───── EXTRAIT À LIRE

Malgré l’importance de leur réseau audiovisuel extérieur, la qualité de leur ciblage des Russes dans l’Hexagone et en Afrique, ainsi que la prise de conscience relativement précoce de la gravité de la menace informationnelle sur le champ de bataille, les Français tardèrent, selon l’auteur, à développer leur doctrine de « lutte informatique défensive et offensive » et leurs capacités en matière de cyberdéfense COMCYBER. Si les processus électoraux bénéficient désormais des services de l’agence Viginum (Vigilance et protection contre les ingérences numériques étrangères), il reste à prendre au jour le jour toute la mesure de la malveillance d’États autoritaires que gêne la France avec son histoire et son héritage universaliste.
Un chapitre entier est consacré à la cyberguerre américano-chinoise, à la fermeture numérique de la Chine, à sa « diplomatie du loup guerrier » et à la duplicité de TikTok, qui dépend du gouvernement chinois et relaie sa propagande pro-russe. Selon l’auteur, la gravité de la situation impose un « état d’urgence informationnel » dans les démocraties, avec en France la nécessité d’adopter une approche globale incluant tous les acteurs étatiques de l’information et une plus grande coopération des entreprises de la Tech.
L’auteur est slavisant et politiste. Il livre ici une édition revue et augmentée de Russia Today, un précédent ouvrage issu de sa thèse et paru en 2021.
« Ce livre est enfin divisé en quatre parties. La première est consacrée à l’édification du réseau, à son fonctionnement institutionnel et au mode de diffusion de ses contenus. La deuxième partie présente les différents « visages » de RT dans leur diversité, dirigeants, chefs de rédaction, journalistes et animateurs, et interroge la manière dont ils contribuent à la fabrique de l’influence russe. Enfin les troisième et quatrième parties déconstruisent le positionnement « alternatif » développé par RT depuis une quinzaine d’années, autant comme mode de communication et de légitimation que comme fil conducteur de sa ligne éditoriale flexible et composite. » (p.43)

──────────
───── DONNÉES FOURNIES

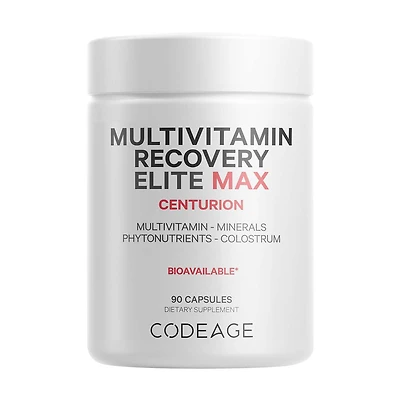 Multivitamin Recovery Elite Max - 90 Capsules (30 Servings)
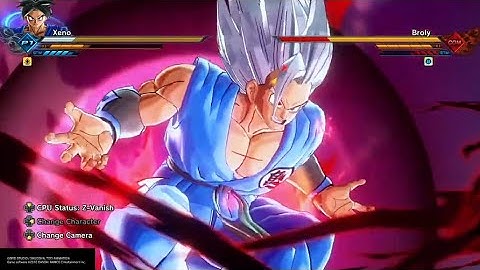 Dragon Ball Xenoverse 2 Combo Beast Breaker Rush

──────────

__CONSIGNE 1__. Selon l'extrait, quelle agence assure désormais ses services aux processus électoraux en France ?
__CONSIGNE 2__. Reproduisez fidèlement le passage de l'extrait qui va de « L’auteur est slavisant » jusqu'à « paru en 2021. » inclus.

__RÉPONSE 1__. L'agence Viginum (Vigilance et protection contre les ingérences numériques étrangères).

__RÉPONSE 2__.
L’auteur est slavisant et politiste. Il livre ici une édition revue et augmentée de Russia Today, un précédent ouvrage issu de sa thèse et paru en 2021.